## Text segment
Red teaming matters more than ever in 2025 and beyond. Find out how organizations are read teaming with AI to fight AI.

Humans love testing boundaries. A kid might learn a lot about how machines work by trying to break them. People experiment with what’s possible by trying to take something apart and put it back together. And one way to help make sure your technology systems are safe is to try to break in yourself, which is called red teaming. Red teaming is undergoing some transformation, however, with new considerations like hybrid work and the proliferation of AI. It’s not dead, and it matters more than ever.
Penetration testing checks to see if there’s a door open. Red teaming assumes an intruder will find it, wherever it is, and exploit that open door, so it evaluates what is likely to come next. This shift from checklist-style testing to adversary simulation has reshaped how organizations think about security. Modern red teams will go beyond the networks intophysical access and even social engineering, exposing the full spectrum of risk.

## Stated exercise A
Count the lines in the records that contain the word "farthest", and give only that number.
The red teaming article and the records come from separate, unrelated sources.

## Excerpted data

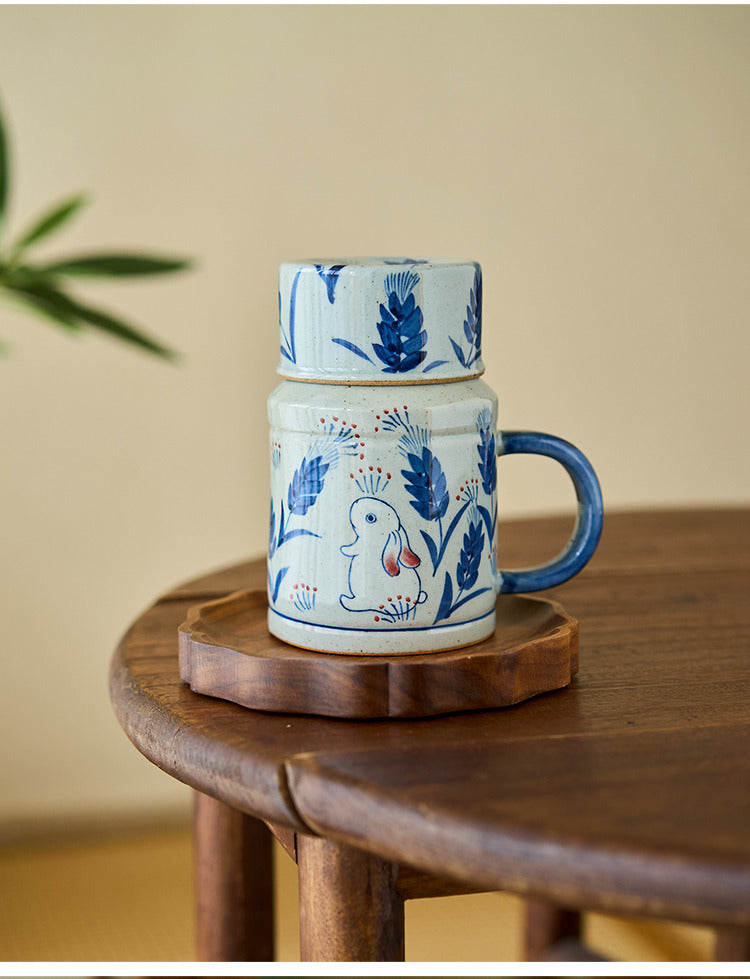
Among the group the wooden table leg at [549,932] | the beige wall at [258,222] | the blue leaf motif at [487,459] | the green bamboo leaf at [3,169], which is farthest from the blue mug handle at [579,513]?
the beige wall at [258,222]

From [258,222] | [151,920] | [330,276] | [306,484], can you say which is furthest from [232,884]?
[258,222]

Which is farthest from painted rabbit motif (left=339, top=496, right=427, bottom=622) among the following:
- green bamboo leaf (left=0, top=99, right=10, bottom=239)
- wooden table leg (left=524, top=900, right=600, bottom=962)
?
wooden table leg (left=524, top=900, right=600, bottom=962)

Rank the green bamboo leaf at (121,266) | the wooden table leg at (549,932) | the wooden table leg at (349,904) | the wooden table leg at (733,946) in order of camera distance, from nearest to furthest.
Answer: the wooden table leg at (349,904) < the green bamboo leaf at (121,266) < the wooden table leg at (733,946) < the wooden table leg at (549,932)

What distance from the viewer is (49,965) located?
73 centimetres

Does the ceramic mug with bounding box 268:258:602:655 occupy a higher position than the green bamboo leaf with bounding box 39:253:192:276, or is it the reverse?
the green bamboo leaf with bounding box 39:253:192:276

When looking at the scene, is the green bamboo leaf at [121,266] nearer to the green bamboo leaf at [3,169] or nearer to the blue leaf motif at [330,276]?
the green bamboo leaf at [3,169]

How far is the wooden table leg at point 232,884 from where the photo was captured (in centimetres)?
88

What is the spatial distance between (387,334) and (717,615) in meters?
0.39

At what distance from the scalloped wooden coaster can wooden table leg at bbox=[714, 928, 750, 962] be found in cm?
75

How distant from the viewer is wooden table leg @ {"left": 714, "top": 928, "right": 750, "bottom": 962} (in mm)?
1221

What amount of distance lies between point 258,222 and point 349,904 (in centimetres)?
165

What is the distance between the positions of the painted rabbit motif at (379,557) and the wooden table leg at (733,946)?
0.84m

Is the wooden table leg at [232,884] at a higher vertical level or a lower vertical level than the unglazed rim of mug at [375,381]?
lower

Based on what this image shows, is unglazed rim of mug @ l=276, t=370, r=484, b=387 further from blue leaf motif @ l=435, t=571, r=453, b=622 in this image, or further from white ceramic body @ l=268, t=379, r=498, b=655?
blue leaf motif @ l=435, t=571, r=453, b=622
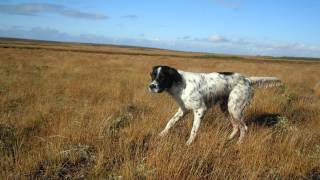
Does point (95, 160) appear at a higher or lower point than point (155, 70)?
lower

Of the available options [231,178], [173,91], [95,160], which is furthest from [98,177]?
A: [173,91]

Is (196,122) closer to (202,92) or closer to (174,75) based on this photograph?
(202,92)

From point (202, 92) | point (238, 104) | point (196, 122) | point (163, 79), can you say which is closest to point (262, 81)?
point (238, 104)

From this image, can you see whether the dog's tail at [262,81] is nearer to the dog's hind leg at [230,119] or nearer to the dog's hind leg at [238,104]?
the dog's hind leg at [238,104]

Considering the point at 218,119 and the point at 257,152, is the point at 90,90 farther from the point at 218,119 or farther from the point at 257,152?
the point at 257,152

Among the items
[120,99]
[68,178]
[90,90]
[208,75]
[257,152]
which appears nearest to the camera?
[68,178]

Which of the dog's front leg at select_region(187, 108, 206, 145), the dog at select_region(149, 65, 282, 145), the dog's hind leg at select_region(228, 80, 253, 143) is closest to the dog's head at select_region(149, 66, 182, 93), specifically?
the dog at select_region(149, 65, 282, 145)

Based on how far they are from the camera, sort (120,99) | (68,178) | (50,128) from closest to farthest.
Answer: (68,178) < (50,128) < (120,99)

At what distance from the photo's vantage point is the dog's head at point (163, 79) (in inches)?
240

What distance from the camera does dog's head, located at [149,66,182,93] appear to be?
6094mm

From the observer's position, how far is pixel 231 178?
12.8 feet

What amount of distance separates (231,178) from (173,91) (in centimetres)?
260

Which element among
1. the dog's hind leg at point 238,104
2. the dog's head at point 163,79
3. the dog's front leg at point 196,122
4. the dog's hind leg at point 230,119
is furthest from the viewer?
the dog's hind leg at point 238,104

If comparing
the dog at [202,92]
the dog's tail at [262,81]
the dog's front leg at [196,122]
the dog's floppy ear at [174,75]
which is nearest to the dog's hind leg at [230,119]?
the dog at [202,92]
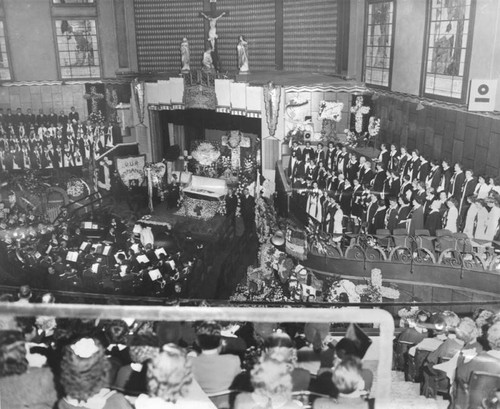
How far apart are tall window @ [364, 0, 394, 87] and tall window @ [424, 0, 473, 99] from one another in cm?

## Stated exercise B
Pick up the red teaming article right after its final sentence and keep writing.

## Task output A
3

## Task output B
The lesson for leadership here is that red teaming isn’t just a technical exercise a lone ethical hacker completes in the void. It’s a strategic lens that can highlight how technology, processes, and even people will hold up under real-world pressure and context. This is an important aspect of executing and managing security as the landscape continues to undulate and shift beneath the tech stack. This house you’ve built—is there a window open you’ve forgotten about, or worse, did someone open the window thanks to a request they thought you made? Red teaming can account for it.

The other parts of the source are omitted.